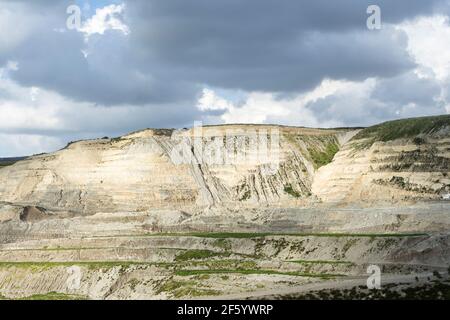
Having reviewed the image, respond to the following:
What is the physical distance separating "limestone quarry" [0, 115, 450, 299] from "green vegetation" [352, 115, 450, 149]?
280 mm

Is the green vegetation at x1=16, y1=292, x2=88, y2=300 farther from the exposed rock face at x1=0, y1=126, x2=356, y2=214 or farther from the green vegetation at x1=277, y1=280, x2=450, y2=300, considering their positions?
the exposed rock face at x1=0, y1=126, x2=356, y2=214

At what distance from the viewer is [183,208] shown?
15338cm

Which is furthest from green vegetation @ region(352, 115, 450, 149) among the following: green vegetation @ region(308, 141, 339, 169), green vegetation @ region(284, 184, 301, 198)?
green vegetation @ region(284, 184, 301, 198)

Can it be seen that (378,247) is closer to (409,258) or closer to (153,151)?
(409,258)

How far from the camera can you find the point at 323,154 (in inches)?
6462

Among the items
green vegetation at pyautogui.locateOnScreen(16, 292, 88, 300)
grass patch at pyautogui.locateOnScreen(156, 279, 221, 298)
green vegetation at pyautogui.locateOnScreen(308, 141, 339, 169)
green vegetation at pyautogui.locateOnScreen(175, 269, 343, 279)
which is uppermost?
green vegetation at pyautogui.locateOnScreen(308, 141, 339, 169)

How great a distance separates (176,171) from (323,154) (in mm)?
26678

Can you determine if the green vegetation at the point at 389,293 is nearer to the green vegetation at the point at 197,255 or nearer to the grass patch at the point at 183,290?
the grass patch at the point at 183,290

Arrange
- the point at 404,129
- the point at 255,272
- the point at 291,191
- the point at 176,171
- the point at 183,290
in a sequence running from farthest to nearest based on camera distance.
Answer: the point at 176,171
the point at 291,191
the point at 404,129
the point at 255,272
the point at 183,290

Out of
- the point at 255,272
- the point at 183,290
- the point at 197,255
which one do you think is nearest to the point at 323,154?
the point at 197,255

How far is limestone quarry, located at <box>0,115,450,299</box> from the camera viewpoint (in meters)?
94.7

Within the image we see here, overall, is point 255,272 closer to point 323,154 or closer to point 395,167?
point 395,167

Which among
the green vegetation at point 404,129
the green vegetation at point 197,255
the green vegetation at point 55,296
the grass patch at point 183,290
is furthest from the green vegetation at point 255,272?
the green vegetation at point 404,129
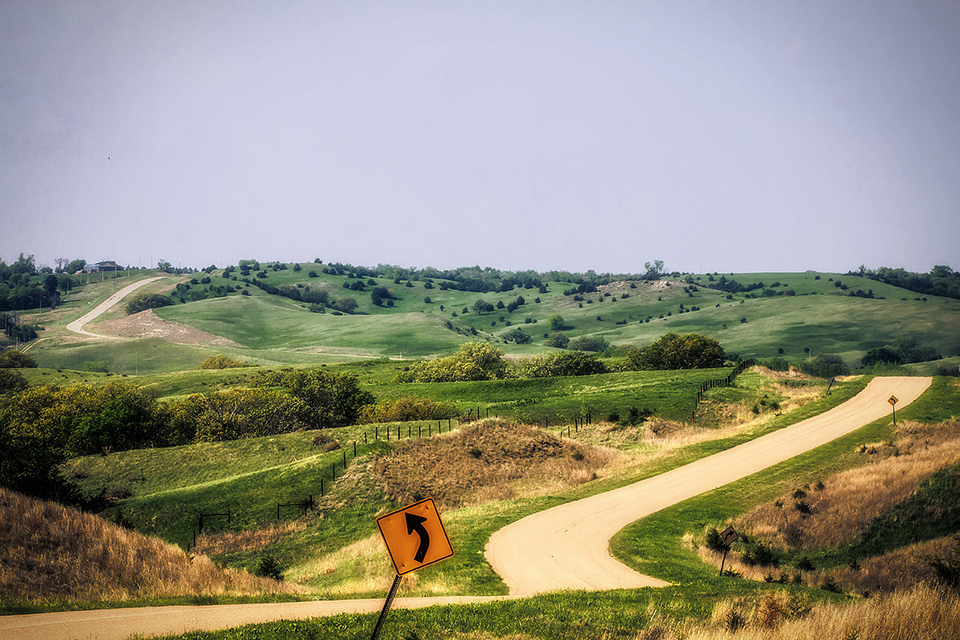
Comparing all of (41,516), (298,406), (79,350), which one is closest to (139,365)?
(79,350)

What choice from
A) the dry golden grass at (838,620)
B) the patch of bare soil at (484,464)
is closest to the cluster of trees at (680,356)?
the patch of bare soil at (484,464)

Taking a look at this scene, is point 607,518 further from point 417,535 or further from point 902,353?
point 902,353

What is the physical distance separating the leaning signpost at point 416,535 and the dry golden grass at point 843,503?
870 inches

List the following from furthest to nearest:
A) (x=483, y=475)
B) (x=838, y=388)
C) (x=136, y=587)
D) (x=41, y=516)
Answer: (x=838, y=388) < (x=483, y=475) < (x=41, y=516) < (x=136, y=587)

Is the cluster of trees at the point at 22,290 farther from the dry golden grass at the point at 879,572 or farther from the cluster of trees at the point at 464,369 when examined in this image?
the dry golden grass at the point at 879,572

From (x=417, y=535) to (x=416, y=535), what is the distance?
0.05ft

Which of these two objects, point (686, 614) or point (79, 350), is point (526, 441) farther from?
point (79, 350)

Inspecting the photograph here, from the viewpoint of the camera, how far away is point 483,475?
41531mm

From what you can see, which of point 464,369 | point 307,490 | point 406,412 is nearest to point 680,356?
point 464,369

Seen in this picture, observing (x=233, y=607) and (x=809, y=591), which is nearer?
(x=233, y=607)

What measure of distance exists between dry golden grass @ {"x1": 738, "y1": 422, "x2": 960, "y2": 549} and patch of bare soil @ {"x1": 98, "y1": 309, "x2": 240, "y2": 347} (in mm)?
174075

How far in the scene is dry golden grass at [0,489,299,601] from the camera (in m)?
15.5

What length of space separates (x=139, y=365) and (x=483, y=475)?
4813 inches

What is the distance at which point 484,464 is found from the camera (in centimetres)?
4306
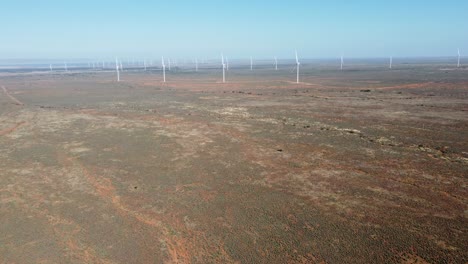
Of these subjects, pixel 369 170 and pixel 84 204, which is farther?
pixel 369 170

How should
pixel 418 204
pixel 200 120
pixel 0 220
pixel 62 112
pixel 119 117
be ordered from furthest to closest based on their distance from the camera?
pixel 62 112 < pixel 119 117 < pixel 200 120 < pixel 418 204 < pixel 0 220

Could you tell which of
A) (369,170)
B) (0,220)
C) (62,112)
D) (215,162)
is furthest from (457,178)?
(62,112)

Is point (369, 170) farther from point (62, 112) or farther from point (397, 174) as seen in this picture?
point (62, 112)

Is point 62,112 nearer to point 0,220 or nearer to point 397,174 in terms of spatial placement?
point 0,220

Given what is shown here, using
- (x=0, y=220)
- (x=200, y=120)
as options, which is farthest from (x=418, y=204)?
(x=200, y=120)

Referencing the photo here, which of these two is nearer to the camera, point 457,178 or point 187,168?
point 457,178

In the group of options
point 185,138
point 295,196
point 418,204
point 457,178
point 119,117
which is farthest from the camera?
point 119,117
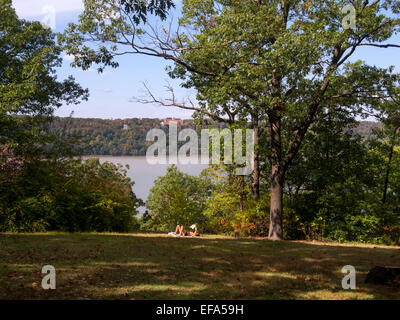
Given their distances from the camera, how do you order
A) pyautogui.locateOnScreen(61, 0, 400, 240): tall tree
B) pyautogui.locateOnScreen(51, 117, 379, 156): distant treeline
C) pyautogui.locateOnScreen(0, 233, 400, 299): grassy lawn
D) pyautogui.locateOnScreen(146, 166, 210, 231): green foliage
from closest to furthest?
pyautogui.locateOnScreen(0, 233, 400, 299): grassy lawn, pyautogui.locateOnScreen(61, 0, 400, 240): tall tree, pyautogui.locateOnScreen(146, 166, 210, 231): green foliage, pyautogui.locateOnScreen(51, 117, 379, 156): distant treeline

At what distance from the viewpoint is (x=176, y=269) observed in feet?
27.7

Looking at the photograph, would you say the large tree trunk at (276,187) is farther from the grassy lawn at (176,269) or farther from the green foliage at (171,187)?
the green foliage at (171,187)

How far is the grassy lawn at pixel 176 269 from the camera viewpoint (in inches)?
260

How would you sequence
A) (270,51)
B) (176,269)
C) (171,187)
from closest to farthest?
(176,269) < (270,51) < (171,187)

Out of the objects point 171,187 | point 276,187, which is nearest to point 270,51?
point 276,187

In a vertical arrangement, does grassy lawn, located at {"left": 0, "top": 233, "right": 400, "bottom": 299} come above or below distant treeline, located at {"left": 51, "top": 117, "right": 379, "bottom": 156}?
below

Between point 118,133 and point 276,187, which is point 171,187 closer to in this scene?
point 118,133

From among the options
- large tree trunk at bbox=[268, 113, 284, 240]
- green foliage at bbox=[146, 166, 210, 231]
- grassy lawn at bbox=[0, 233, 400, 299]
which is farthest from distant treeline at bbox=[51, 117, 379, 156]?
grassy lawn at bbox=[0, 233, 400, 299]

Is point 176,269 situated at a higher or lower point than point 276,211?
lower

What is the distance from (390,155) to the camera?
21.8 m

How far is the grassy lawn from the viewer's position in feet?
21.7

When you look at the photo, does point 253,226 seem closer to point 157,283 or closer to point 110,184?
point 110,184

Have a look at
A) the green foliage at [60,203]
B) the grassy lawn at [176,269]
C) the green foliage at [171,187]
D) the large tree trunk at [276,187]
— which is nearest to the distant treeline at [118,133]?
the green foliage at [171,187]

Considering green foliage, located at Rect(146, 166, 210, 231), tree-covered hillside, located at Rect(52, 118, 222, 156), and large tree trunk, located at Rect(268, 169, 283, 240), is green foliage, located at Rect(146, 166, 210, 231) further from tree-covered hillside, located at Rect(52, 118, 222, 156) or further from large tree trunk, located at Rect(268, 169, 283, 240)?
large tree trunk, located at Rect(268, 169, 283, 240)
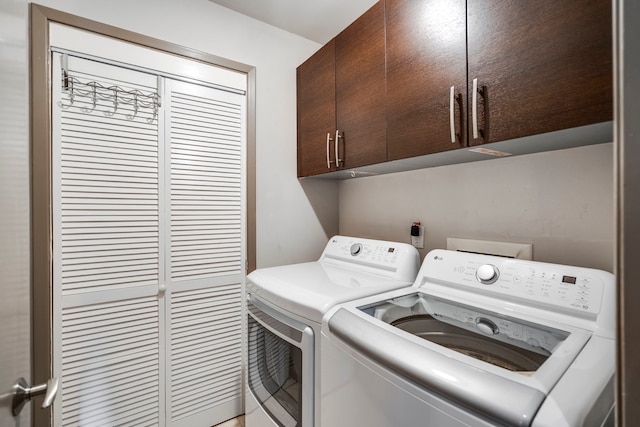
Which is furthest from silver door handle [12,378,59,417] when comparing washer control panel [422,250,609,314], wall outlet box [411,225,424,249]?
wall outlet box [411,225,424,249]

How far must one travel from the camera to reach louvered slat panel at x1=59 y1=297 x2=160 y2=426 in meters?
1.36

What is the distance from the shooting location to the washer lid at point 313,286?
105 centimetres

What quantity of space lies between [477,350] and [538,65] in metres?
0.85

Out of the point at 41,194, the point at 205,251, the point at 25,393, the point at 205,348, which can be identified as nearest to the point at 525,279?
the point at 25,393

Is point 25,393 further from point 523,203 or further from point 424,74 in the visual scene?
point 523,203

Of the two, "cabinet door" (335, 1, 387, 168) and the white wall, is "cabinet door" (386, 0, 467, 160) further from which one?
the white wall

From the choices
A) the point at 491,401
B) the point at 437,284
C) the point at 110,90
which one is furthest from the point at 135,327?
the point at 491,401

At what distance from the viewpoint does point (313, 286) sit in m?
1.22

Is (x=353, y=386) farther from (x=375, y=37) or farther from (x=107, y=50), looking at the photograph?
(x=107, y=50)

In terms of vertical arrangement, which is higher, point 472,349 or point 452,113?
point 452,113

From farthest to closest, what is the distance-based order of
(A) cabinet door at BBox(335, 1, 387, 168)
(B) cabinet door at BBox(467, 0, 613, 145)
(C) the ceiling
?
(C) the ceiling, (A) cabinet door at BBox(335, 1, 387, 168), (B) cabinet door at BBox(467, 0, 613, 145)

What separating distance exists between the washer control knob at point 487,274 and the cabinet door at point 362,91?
0.63 meters

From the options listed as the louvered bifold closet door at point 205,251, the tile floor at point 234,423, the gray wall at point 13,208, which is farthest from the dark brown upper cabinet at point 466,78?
the tile floor at point 234,423

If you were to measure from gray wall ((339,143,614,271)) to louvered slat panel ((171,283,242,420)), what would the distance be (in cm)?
114
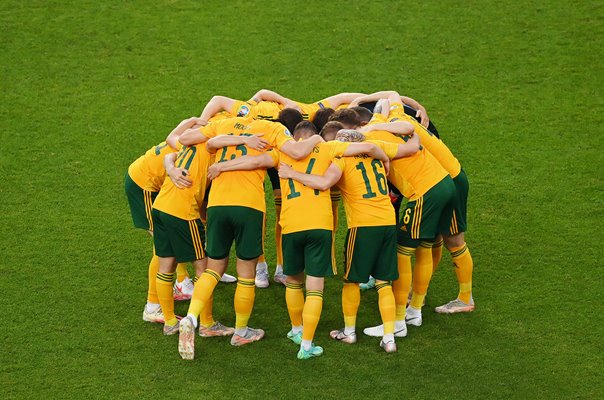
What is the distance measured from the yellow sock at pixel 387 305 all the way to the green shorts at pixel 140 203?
2189 millimetres

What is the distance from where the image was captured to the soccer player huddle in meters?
8.55

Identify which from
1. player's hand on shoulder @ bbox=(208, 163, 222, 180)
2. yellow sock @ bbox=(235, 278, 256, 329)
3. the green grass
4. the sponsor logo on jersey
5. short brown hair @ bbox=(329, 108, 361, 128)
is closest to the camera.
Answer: the green grass

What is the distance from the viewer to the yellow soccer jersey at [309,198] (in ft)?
27.8

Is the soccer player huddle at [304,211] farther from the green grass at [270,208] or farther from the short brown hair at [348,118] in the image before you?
the green grass at [270,208]

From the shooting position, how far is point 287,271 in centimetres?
862

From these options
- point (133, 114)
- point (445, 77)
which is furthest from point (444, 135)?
point (133, 114)

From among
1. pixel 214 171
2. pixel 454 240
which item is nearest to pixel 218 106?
pixel 214 171

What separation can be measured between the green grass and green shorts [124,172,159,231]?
74cm

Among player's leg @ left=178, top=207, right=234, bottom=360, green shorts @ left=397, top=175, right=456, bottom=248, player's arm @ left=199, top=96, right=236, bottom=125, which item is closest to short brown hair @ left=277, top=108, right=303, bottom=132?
player's arm @ left=199, top=96, right=236, bottom=125

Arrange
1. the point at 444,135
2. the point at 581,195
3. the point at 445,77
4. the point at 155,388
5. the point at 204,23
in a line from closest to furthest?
the point at 155,388
the point at 581,195
the point at 444,135
the point at 445,77
the point at 204,23

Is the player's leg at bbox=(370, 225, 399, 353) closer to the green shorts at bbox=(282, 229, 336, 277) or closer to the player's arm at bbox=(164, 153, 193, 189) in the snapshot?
the green shorts at bbox=(282, 229, 336, 277)

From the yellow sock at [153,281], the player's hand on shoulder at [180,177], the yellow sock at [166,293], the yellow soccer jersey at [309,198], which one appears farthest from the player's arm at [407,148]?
the yellow sock at [153,281]

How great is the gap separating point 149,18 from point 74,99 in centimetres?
213

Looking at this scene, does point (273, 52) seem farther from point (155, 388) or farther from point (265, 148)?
point (155, 388)
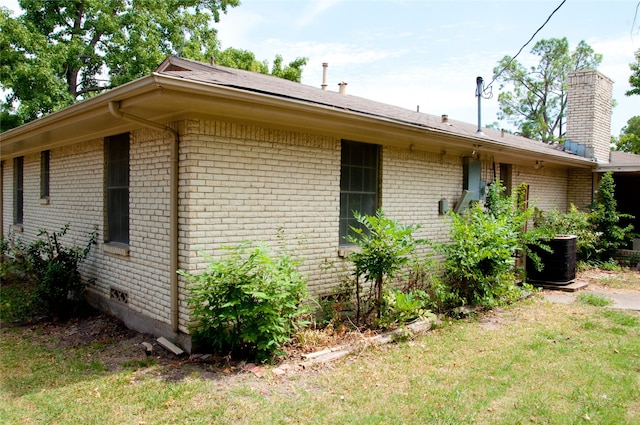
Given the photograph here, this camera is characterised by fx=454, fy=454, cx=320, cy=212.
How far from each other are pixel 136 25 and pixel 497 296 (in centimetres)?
2029

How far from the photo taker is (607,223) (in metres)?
12.2

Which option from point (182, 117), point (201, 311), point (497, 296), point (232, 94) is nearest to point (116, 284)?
point (201, 311)

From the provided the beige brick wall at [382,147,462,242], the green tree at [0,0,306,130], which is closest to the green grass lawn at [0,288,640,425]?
the beige brick wall at [382,147,462,242]

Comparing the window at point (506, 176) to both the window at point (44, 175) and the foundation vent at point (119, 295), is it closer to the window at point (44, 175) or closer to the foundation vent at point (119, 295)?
the foundation vent at point (119, 295)

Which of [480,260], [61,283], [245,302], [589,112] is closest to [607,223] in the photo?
[589,112]

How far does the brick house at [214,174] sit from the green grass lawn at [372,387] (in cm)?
107

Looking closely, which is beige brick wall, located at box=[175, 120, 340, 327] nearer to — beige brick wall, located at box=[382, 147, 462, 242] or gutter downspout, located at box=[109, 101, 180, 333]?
gutter downspout, located at box=[109, 101, 180, 333]

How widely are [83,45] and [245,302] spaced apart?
66.2ft

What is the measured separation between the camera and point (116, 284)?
659 centimetres

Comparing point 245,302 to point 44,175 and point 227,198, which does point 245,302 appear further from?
point 44,175

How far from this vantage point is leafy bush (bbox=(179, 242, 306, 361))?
4.64m

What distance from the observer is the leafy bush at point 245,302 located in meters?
4.64

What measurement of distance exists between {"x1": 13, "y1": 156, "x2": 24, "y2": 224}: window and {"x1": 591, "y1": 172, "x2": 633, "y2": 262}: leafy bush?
1439cm

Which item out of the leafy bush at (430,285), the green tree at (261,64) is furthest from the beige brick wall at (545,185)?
the green tree at (261,64)
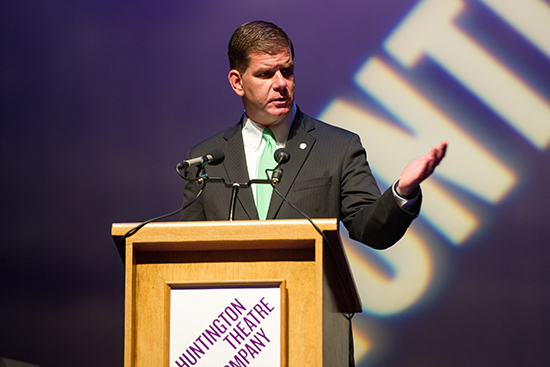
++++
Required work:
Could you output the entries again word for word, starting at the line containing "Considering green foliage, located" and ending at the line containing "105 centimetres", with both of those lines included and the pictures left out?

Task answer:
Considering green foliage, located at Rect(146, 166, 210, 231), tree-covered hillside, located at Rect(52, 118, 222, 156), and large tree trunk, located at Rect(268, 169, 283, 240), is green foliage, located at Rect(146, 166, 210, 231) further from tree-covered hillside, located at Rect(52, 118, 222, 156) or further from large tree trunk, located at Rect(268, 169, 283, 240)?
large tree trunk, located at Rect(268, 169, 283, 240)
Which is furthest from silver door handle [12,378,59,417] when comparing washer control panel [422,250,609,314], wall outlet box [411,225,424,249]?
wall outlet box [411,225,424,249]

How far must one travel from the camera to reach louvered slat panel at x1=59 y1=297 x2=160 y2=426 in meters?
1.36

What is the distance from the shooting location to the washer lid at point 313,286?
105 centimetres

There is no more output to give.